**EXERCISE BRIEF:**
Could you rewrite the material below, changing "camera" to "viewer" wherever it appears and keeping everything else the same? Leave the pictures out of your answer.

[Records of spatial reasoning questions]
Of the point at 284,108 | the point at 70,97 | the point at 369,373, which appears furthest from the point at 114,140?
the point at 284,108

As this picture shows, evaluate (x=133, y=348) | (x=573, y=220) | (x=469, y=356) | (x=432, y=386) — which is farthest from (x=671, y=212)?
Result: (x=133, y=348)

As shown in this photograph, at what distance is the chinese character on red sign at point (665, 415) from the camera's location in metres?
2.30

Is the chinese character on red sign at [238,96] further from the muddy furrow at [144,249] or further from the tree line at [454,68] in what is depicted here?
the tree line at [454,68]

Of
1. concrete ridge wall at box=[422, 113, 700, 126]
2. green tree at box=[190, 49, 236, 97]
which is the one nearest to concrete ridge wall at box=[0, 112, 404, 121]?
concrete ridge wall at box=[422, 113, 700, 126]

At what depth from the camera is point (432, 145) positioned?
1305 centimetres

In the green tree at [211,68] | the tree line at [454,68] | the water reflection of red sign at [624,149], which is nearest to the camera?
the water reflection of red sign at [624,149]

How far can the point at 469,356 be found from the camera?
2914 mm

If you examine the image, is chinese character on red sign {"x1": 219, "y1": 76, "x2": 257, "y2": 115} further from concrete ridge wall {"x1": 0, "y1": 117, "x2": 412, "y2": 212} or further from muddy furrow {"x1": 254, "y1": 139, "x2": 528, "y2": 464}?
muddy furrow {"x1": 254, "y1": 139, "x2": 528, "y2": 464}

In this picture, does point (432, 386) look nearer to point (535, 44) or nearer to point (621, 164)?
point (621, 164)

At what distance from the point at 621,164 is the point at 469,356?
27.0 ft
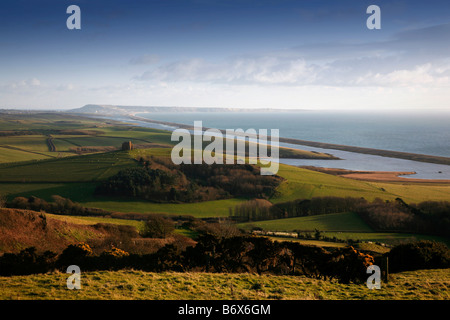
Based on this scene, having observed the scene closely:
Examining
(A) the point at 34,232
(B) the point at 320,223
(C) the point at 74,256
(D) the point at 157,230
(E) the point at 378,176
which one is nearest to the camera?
(C) the point at 74,256

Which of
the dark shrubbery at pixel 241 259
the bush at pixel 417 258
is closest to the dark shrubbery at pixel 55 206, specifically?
the dark shrubbery at pixel 241 259

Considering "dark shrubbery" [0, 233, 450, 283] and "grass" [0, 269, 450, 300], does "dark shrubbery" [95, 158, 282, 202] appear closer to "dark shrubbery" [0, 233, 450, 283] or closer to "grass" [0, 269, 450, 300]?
"dark shrubbery" [0, 233, 450, 283]

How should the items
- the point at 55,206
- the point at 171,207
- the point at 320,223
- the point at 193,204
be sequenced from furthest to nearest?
1. the point at 193,204
2. the point at 171,207
3. the point at 55,206
4. the point at 320,223

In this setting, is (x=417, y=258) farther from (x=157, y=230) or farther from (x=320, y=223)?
(x=320, y=223)

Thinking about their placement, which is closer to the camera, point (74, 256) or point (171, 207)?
point (74, 256)

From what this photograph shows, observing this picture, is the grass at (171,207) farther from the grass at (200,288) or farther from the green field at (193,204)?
the grass at (200,288)

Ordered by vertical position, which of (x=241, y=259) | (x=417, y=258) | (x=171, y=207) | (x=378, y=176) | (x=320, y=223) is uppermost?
(x=241, y=259)

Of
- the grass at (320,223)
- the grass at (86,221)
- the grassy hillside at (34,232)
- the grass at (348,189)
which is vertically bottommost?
the grass at (320,223)

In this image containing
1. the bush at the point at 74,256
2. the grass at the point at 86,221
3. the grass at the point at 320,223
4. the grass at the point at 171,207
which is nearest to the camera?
the bush at the point at 74,256

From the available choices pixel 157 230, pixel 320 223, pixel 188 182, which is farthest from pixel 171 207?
pixel 157 230
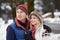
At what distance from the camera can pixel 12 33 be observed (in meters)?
4.17

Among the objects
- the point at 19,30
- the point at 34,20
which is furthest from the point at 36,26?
the point at 19,30

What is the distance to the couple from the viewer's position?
417cm

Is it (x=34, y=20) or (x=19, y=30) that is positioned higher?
(x=34, y=20)

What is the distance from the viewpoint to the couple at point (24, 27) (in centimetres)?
417

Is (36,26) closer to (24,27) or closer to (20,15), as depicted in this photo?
(24,27)

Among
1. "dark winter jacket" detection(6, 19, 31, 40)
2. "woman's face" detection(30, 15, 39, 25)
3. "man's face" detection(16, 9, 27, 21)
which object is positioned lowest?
"dark winter jacket" detection(6, 19, 31, 40)

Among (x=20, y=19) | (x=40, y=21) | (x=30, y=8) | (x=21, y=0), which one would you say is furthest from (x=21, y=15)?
(x=21, y=0)

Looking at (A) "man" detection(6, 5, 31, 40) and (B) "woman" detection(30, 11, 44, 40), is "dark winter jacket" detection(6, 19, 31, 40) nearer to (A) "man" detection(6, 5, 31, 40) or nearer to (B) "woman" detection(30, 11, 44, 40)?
(A) "man" detection(6, 5, 31, 40)

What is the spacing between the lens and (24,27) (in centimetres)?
422

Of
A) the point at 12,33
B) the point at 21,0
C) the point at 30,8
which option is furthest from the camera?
the point at 21,0

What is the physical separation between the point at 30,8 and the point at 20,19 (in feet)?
25.9

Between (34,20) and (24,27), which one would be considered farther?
(34,20)

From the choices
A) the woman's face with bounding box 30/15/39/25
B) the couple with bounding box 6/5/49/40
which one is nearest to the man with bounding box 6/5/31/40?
the couple with bounding box 6/5/49/40

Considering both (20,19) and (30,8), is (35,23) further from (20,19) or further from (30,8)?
(30,8)
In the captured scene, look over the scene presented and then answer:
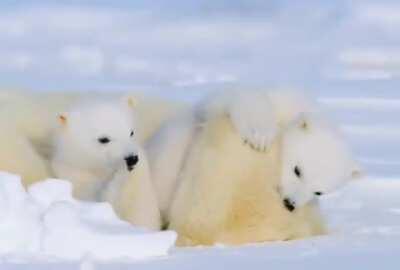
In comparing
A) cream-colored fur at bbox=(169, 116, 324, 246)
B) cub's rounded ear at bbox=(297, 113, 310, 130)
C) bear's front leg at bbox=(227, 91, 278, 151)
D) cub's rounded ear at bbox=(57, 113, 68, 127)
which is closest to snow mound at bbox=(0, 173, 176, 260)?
cream-colored fur at bbox=(169, 116, 324, 246)

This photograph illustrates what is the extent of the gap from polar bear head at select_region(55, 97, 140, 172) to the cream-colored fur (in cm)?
28

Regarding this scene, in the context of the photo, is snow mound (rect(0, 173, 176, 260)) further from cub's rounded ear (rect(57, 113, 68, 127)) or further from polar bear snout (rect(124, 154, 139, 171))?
cub's rounded ear (rect(57, 113, 68, 127))

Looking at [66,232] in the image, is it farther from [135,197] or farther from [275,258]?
[135,197]

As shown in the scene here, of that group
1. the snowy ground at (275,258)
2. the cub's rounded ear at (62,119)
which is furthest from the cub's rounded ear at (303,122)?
the cub's rounded ear at (62,119)

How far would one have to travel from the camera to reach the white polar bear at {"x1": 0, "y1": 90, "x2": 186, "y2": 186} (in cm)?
443

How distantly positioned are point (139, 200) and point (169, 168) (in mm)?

**THE COMPLETED TASK:**
Of the point at 284,108 | the point at 70,97 | the point at 369,373, which appears furthest from the point at 114,140?
the point at 284,108

As this picture shows, evaluate (x=133, y=348) | (x=573, y=220) | (x=469, y=356) | (x=432, y=386) — which is farthest from (x=671, y=212)?
Result: (x=133, y=348)

As shown in this photograph, at what distance is the chinese character on red sign at point (665, 415) from the viewer's location in metres?
2.30

Is the chinese character on red sign at [238,96] further from the muddy furrow at [144,249] or further from the tree line at [454,68] in what is depicted here?
the tree line at [454,68]

Of
1. concrete ridge wall at box=[422, 113, 700, 126]
2. green tree at box=[190, 49, 236, 97]
which is the one nearest to concrete ridge wall at box=[0, 112, 404, 121]?
concrete ridge wall at box=[422, 113, 700, 126]

At what depth from the viewer is point (432, 145) positioned?
1305 centimetres

In the green tree at [211,68] | the tree line at [454,68] | the water reflection of red sign at [624,149], which is nearest to the viewer?
the water reflection of red sign at [624,149]

How far can the point at 469,356 be found from the viewer?
2914 mm

If you examine the image, is chinese character on red sign {"x1": 219, "y1": 76, "x2": 257, "y2": 115} further from concrete ridge wall {"x1": 0, "y1": 117, "x2": 412, "y2": 212} or further from muddy furrow {"x1": 254, "y1": 139, "x2": 528, "y2": 464}?
muddy furrow {"x1": 254, "y1": 139, "x2": 528, "y2": 464}

In this picture, does point (432, 386) look nearer to point (535, 44) or nearer to point (621, 164)?
point (621, 164)

At what distance from the point at 621,164 is the point at 469,356?
27.0 ft
Based on this scene, having observed the scene closely:
Examining
(A) the point at 34,232
(B) the point at 320,223
(C) the point at 74,256
(D) the point at 157,230
(E) the point at 378,176
which one is nearest to the viewer?
(C) the point at 74,256

Which of
the dark shrubbery at pixel 241 259
the bush at pixel 417 258
is closest to the dark shrubbery at pixel 55 206, specifically?
the dark shrubbery at pixel 241 259

Considering "dark shrubbery" [0, 233, 450, 283] and "grass" [0, 269, 450, 300], does "dark shrubbery" [95, 158, 282, 202] appear closer to "dark shrubbery" [0, 233, 450, 283] or closer to "grass" [0, 269, 450, 300]?
"dark shrubbery" [0, 233, 450, 283]

How should the items
- the point at 55,206
- the point at 171,207
- the point at 320,223
- the point at 193,204
be sequenced from furthest to nearest?
1. the point at 193,204
2. the point at 171,207
3. the point at 55,206
4. the point at 320,223

In this setting, is (x=417, y=258) farther from (x=157, y=230) or farther from (x=320, y=223)?
(x=320, y=223)

Thinking about their placement, which is closer to the viewer, point (74, 256) or point (171, 207)?
point (74, 256)

From what this photograph shows, observing this picture, is the grass at (171,207) farther from the grass at (200,288) or farther from the green field at (193,204)?
the grass at (200,288)

Ordered by vertical position, which of (x=241, y=259) | (x=417, y=258) | (x=171, y=207) | (x=378, y=176) | (x=320, y=223) is uppermost?
(x=241, y=259)

Of
- the grass at (320,223)
- the grass at (86,221)
- the grassy hillside at (34,232)
- the grass at (348,189)
which is vertically bottommost?
the grass at (320,223)

In this image containing
1. the bush at the point at 74,256
2. the grass at the point at 86,221
3. the grass at the point at 320,223
4. the grass at the point at 171,207
which is nearest to the viewer?
the bush at the point at 74,256

From the available choices pixel 157 230, pixel 320 223, pixel 188 182, which is farthest from pixel 171 207?
pixel 157 230
At what distance from the viewer can pixel 12 33 be observed (in meters)?
4.17

Among the objects
- the point at 19,30
- the point at 34,20
which is furthest from the point at 36,26?
the point at 19,30

What is the distance to the couple from the viewer's position?
417cm

Is it (x=34, y=20) or (x=19, y=30) that is positioned higher?
(x=34, y=20)

What is the distance from the viewpoint to the couple at point (24, 27) (in centimetres)?
417

Is (36,26) closer to (24,27) or closer to (20,15), as depicted in this photo?
(24,27)

Among
1. "dark winter jacket" detection(6, 19, 31, 40)
2. "woman's face" detection(30, 15, 39, 25)
3. "man's face" detection(16, 9, 27, 21)
which object is positioned lowest?
"dark winter jacket" detection(6, 19, 31, 40)

Among (x=20, y=19) | (x=40, y=21) | (x=30, y=8) | (x=21, y=0), which one would you say is furthest from (x=21, y=15)?
(x=21, y=0)

Looking at (A) "man" detection(6, 5, 31, 40) and (B) "woman" detection(30, 11, 44, 40), is "dark winter jacket" detection(6, 19, 31, 40) nearer to (A) "man" detection(6, 5, 31, 40) or nearer to (B) "woman" detection(30, 11, 44, 40)?
(A) "man" detection(6, 5, 31, 40)

What is the spacing between the lens and (24,27) (in centimetres)?
422

Of
A) the point at 12,33
B) the point at 21,0
C) the point at 30,8
which option is furthest from the viewer?
the point at 21,0

What is the physical separation between the point at 30,8 and the point at 20,19 (in feet)?
25.9

Between (34,20) and (24,27), which one would be considered farther?
(34,20)

From the choices
A) the woman's face with bounding box 30/15/39/25
B) the couple with bounding box 6/5/49/40
which one is nearest to the man with bounding box 6/5/31/40?
the couple with bounding box 6/5/49/40

Considering both (20,19) and (30,8), is (35,23) further from (20,19) or further from (30,8)?
(30,8)
In the captured scene, look over the scene presented and then answer:
In comparing
A) cream-colored fur at bbox=(169, 116, 324, 246)
B) cub's rounded ear at bbox=(297, 113, 310, 130)
C) bear's front leg at bbox=(227, 91, 278, 151)
D) cub's rounded ear at bbox=(57, 113, 68, 127)
which is closest to snow mound at bbox=(0, 173, 176, 260)?
cream-colored fur at bbox=(169, 116, 324, 246)

This photograph illustrates what is the extent of the gap from polar bear head at select_region(55, 97, 140, 172) to the cream-colored fur (in cm)?
28

Regarding this scene, in the context of the photo, is snow mound (rect(0, 173, 176, 260)) further from cub's rounded ear (rect(57, 113, 68, 127)) or further from polar bear snout (rect(124, 154, 139, 171))?
cub's rounded ear (rect(57, 113, 68, 127))

Looking at [66,232] in the image, is it farther from [135,197] or farther from [275,258]?
[135,197]

As shown in the scene here, of that group
1. the snowy ground at (275,258)
2. the cub's rounded ear at (62,119)
which is furthest from the cub's rounded ear at (303,122)?
the cub's rounded ear at (62,119)

How far would one have to travel from the viewer to reach the white polar bear at {"x1": 0, "y1": 90, "x2": 186, "y2": 186} (in cm)?
443

How distantly positioned are point (139, 200) and point (169, 168) (in mm)?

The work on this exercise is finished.